Çalıştığım işte, müşteri hizmetlerinden geçimimi sağlayacak yeterli para kazanmama rağmen çok üzgündüm.

Kendi içime baktıktan sonra, kıskanç olduğumu ve büyük ölçüde hoşnutsuzluğumun kökünün bundan dolayı olduğunu fark ettim. Diğer insanların benden daha iyi bir hayatları olduğu için sinirleniyordum. Bu kıskançlık değil miydi?

Yeni olayla başa çıkabilmem için aynı üniversiteye devam eden başka bir uygulayıcı ile iletişime geçtim. Her zaman deneyimlerini benimle paylaştı ve beni neşelendirmeye çalıştı.
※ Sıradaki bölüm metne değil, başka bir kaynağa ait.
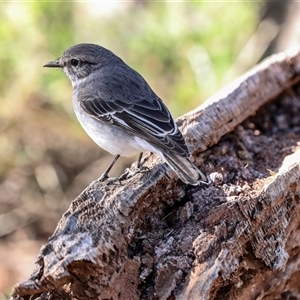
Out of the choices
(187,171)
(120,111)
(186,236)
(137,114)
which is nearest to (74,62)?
(120,111)

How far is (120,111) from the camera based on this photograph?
13.6 ft

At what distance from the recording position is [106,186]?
3328 millimetres

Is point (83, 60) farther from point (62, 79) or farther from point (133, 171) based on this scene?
point (62, 79)

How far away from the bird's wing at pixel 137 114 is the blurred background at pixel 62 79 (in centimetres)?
216

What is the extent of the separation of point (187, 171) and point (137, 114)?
91 cm

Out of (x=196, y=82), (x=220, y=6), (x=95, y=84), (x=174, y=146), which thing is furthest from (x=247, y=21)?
(x=174, y=146)

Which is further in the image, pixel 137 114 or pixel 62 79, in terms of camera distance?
pixel 62 79

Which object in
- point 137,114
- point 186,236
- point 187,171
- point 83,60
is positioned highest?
point 83,60

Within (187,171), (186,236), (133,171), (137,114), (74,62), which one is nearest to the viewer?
(186,236)

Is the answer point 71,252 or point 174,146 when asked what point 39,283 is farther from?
point 174,146

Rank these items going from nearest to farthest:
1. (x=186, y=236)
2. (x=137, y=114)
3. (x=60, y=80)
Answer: (x=186, y=236) < (x=137, y=114) < (x=60, y=80)

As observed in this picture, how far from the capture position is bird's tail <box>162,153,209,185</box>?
3.34m

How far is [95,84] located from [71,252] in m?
2.12

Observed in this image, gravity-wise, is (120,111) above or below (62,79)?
below
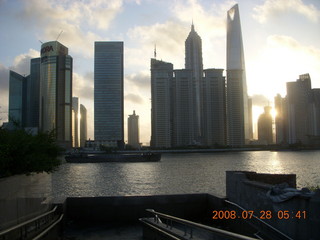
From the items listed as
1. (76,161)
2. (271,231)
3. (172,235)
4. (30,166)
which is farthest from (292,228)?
(76,161)

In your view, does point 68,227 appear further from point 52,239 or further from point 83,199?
point 52,239

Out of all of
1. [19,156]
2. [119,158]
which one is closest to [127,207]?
[19,156]

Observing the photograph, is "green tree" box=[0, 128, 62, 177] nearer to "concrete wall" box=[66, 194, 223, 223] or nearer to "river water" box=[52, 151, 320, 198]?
"concrete wall" box=[66, 194, 223, 223]

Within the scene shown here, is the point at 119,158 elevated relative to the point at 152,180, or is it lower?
elevated

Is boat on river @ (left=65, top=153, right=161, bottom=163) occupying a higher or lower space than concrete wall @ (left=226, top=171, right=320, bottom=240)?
lower

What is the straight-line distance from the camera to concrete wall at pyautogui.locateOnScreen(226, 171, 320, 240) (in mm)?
8250

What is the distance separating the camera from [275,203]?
32.7ft

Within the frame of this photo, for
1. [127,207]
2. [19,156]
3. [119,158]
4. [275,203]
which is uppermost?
[19,156]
Paylaşımlara rağmen ve beni anlamış olmasına rağmen kendimi kötü hissediyordum. Onun üniversitede okuyabilmesi ve benim para kazanmak için ağır çalışmam gerektiği bana acı veriyordu. Dayanmak zorunda olduğum zorlukları anlamadığını düşünüyordum ve bir süre sonra onunla artık konuşmak istemedim.

Bu duygular hakkında düşündüğümde, hepsinin kıskançlıktan kaynaklandığını ve bunun yıllardır derinde saklı olan köklü bir takıntı olduğunu fark ettim. Herkesin kendi kaderi olduğunu anladım. Bir kişinin kaderi herhangi bir çaba sonucu değiştirilemezdi.
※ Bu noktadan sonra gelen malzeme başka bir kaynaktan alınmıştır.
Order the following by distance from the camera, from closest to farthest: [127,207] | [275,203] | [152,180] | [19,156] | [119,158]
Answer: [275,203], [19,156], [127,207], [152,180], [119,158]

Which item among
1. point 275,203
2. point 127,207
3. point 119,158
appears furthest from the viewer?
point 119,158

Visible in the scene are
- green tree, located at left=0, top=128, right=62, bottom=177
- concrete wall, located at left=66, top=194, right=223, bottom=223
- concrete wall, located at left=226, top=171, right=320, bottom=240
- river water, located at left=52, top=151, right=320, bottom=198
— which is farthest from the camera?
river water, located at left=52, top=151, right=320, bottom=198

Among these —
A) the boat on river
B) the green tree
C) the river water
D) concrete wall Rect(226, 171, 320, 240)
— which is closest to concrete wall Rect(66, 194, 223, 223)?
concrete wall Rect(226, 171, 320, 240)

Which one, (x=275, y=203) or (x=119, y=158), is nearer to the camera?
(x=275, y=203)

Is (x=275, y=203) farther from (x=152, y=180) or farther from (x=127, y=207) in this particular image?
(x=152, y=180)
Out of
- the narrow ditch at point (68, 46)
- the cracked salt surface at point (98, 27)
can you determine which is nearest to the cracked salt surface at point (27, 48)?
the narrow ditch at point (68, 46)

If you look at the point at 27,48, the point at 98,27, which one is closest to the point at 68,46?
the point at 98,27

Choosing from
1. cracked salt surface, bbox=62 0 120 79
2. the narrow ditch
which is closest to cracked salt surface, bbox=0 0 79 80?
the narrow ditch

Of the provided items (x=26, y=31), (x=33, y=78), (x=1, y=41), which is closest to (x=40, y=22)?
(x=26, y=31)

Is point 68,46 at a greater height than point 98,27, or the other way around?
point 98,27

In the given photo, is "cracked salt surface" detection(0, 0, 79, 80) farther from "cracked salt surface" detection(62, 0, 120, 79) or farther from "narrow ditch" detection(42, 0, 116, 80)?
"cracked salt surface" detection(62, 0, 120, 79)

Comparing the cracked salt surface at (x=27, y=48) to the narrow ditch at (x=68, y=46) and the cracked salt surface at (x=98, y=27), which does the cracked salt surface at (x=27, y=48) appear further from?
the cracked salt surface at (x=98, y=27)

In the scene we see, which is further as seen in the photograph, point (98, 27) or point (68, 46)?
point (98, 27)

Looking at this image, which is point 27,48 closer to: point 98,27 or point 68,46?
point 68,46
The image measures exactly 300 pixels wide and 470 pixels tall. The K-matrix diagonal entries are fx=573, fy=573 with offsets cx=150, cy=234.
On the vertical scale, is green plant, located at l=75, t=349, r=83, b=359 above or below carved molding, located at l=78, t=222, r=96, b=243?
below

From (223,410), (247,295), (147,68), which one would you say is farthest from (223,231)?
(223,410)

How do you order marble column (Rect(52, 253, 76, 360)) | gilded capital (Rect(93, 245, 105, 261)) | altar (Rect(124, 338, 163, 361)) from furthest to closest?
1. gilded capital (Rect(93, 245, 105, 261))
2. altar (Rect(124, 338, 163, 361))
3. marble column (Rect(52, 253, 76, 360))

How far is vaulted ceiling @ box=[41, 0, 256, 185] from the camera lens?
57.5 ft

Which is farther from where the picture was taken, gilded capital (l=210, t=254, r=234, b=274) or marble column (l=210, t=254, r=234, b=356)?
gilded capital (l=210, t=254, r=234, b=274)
Ayrıca diğer insanlara yukarıdan bakmanın da bir tür kıskançlık olduğunu fark ettim.

Bir keresinde bir uygulayıcı ile mail yoluyla paylaşımda bulundum. Saat 23.40 idi, geç olduğunu ve uyuması gerektiğini söyledi. Bu beni sinirlendirdi. Doğru düşünceler göndermeden önce uyumaması gerektiğini düşündüm.
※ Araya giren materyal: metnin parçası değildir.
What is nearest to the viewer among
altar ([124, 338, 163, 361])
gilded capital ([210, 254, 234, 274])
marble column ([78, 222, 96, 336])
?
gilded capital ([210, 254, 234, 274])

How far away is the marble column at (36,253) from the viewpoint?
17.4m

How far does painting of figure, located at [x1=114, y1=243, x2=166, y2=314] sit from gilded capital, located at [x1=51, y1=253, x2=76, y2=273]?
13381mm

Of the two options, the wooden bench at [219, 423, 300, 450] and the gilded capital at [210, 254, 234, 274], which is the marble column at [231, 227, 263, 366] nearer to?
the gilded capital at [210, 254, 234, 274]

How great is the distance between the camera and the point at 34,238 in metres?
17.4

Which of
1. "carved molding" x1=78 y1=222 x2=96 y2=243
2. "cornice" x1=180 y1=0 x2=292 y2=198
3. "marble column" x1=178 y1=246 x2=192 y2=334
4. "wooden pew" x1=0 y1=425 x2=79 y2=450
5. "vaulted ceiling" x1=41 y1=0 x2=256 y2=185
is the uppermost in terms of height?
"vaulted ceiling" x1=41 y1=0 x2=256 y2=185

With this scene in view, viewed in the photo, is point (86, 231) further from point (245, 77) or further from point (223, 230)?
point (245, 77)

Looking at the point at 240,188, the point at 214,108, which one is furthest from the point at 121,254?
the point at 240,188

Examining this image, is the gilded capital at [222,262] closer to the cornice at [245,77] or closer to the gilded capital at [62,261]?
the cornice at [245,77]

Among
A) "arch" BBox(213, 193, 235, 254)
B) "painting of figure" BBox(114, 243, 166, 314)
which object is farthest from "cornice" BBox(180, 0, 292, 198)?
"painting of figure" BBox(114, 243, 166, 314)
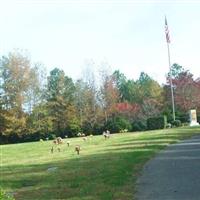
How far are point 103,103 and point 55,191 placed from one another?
64.4 metres

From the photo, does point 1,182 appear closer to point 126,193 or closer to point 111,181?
point 111,181

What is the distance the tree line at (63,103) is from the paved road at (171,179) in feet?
158

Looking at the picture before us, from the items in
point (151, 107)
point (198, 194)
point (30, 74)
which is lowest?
point (198, 194)

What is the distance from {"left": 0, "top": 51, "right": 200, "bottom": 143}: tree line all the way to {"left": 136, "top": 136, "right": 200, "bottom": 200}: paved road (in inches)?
1896

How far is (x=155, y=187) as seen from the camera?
11711 mm

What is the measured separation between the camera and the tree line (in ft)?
232

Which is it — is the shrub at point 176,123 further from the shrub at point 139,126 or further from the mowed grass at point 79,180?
the mowed grass at point 79,180

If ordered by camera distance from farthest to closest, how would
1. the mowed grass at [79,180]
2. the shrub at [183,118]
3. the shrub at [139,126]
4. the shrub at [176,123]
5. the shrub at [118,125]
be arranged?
the shrub at [183,118] → the shrub at [118,125] → the shrub at [139,126] → the shrub at [176,123] → the mowed grass at [79,180]

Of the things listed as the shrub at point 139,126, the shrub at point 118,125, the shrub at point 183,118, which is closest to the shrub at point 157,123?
the shrub at point 139,126

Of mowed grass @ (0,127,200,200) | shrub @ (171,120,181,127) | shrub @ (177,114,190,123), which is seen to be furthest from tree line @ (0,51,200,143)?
mowed grass @ (0,127,200,200)

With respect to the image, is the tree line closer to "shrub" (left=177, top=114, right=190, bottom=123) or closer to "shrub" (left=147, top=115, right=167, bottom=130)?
"shrub" (left=177, top=114, right=190, bottom=123)

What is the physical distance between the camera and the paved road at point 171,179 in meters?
10.6

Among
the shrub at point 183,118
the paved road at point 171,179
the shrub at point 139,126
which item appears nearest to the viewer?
the paved road at point 171,179

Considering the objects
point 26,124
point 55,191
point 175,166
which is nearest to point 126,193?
point 55,191
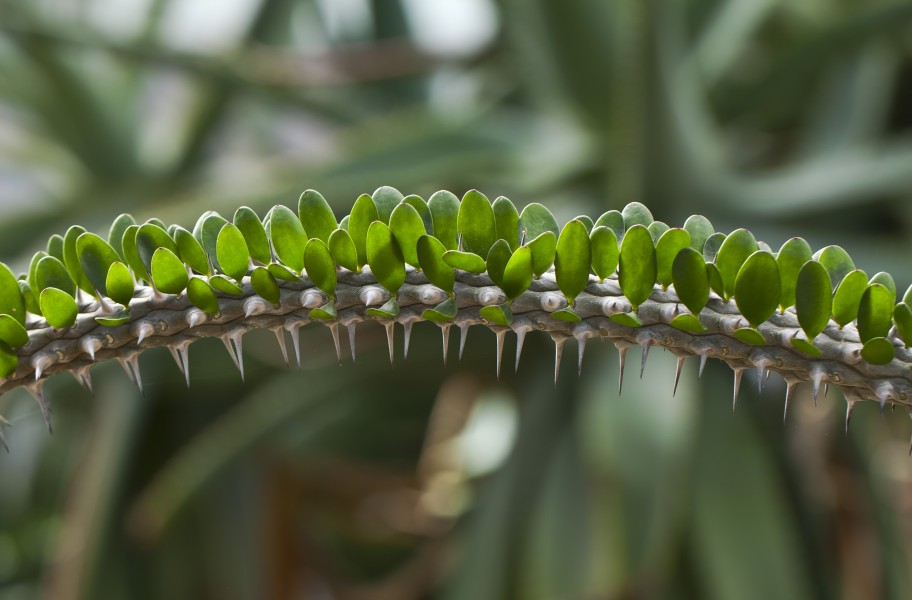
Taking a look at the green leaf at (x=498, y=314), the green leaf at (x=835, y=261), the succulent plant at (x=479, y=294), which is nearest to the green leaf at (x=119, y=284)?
the succulent plant at (x=479, y=294)

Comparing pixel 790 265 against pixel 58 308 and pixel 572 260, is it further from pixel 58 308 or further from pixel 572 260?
pixel 58 308

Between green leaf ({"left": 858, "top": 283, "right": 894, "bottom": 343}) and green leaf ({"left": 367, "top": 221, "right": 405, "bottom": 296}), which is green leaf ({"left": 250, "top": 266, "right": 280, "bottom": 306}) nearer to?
green leaf ({"left": 367, "top": 221, "right": 405, "bottom": 296})

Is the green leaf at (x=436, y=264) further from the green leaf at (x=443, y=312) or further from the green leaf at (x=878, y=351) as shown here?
the green leaf at (x=878, y=351)

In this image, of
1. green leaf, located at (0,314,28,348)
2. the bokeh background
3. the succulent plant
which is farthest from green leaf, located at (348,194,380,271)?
the bokeh background

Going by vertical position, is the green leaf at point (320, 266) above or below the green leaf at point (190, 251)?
below

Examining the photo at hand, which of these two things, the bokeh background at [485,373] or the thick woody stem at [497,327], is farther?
the bokeh background at [485,373]

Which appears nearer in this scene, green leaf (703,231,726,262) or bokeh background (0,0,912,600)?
green leaf (703,231,726,262)

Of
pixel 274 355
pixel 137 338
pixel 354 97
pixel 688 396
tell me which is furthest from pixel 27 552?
pixel 137 338
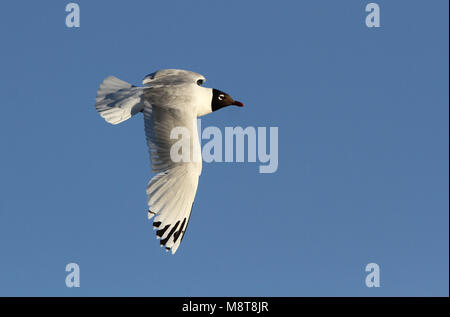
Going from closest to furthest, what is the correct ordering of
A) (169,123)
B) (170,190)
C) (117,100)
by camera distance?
1. (170,190)
2. (169,123)
3. (117,100)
Bu konu hakkında düşündüğümde, aslında uygulama durumu için endişe etmediğimi fark ettim. Aslında gayretli olup olmadığını umursamıyordum. Bunun yerine, benden erken yatıp benden sonra kalkabileceği için kıskandım.

Shifu bize bu prensibi işaret etmemiş miydi?

"Sıradan insanlar arasında, kişi bir şey için çalışmazsa onu kazanamaz görüşü vardır. Daha fazla çalışmak daha fazla kazanç, daha az çalışmak ise daha az kazanç anlamına gelir."  (Zhuan Falun, 7. Ders) 

O zaman, doğal akışı takip etmem gerektiğini ve Falun Dafa öğretisinin gereksinimlerine göre xiulian uygulamam gerektiğini fark ettim. Ben evrendeki en değerli varlıklarından biriydim, gerçekten bırakamayacağım bir şey var mıydı?

Bir keresinde bir uygulayıcının makalesini okudum ve onun anlayışı dünyevi yaşamın bulutlar ve sisten ibaret olduğu idi. Makalesini okuduktan sonra kendimi daha sakin hissettim.

Arzu Takıntısı

Ayrıca arzu takıntımın olduğunu fark ettim. İnsanları dış görünüşlerine göre sık sık yargılıyordum ve çekici insanlara bakmaktan hoşlanıyordum.

Müşterilerimi dış görünüşlerine göre değerlendirdim. Güzel görünen çalışanlarla daha fazla konuşurdum ve düz, sıradan görünümlü çalışanlardan uzak duruyordum. Bazen o şekilde davrandığımın bile farkına varamıyordum.

Bir sabah otobüsteki bir yolcu beni uyuklarken uyandırdı. Akıllı telefonunda bir video izliyordu ve kulaklık takmamıştı. Film sıradan insanların takıntılarını uyaran şeylerle doluydu. Ona sinirli bir bakış attım. Bakışımı yanlış anladı ve bana çok yakın oturduğunu sandı. Böylece benden biraz uzaklaştı. Ancak hoparlör tam kulağımın yakınındaydı ve beni daha da rahatsız etti.

Bu olayda kendi içime bakarak, kök aramaya başladım. Sanırım takıntım şehvet ve arzudan dolayı idi.

Shifu bizi uyarıyor:

"Ne zaman herhangi türden bir engelleme olursa, nedeni için kendinize bakmak ve hangi takıntı ve bağımlılığın terk edilmemiş olduğunu bulmak zorundasınız."  (Zhuan Falun, 6. Ders)

Shifu'ya dedim ki, şehvet ve arzu bana ait değil ve ben ona sahip olmak istemiyorum. O andan itibaren ortaya çıkan tüm şehvet düşüncelerimi yok edebildim. Bir süre sonra, ikinci egzersizden sonra vücudumu daha hafif hissettim ve omuz ve boynumdaki ağrı gitti.

Kendi içimize bakarak xiulian uyguladığımızı fark ettim. Her takıntı ne kadar az olursa olsun bir engel olabilir. İnsanların bize söylediği herhangi bir şeyden rahatsız olduğumuzda koşulsuz kendi içimize bakmalıyız. Diğer insanlar bizi yanlış anlamış olsa da hoşgörülü olmalıyız.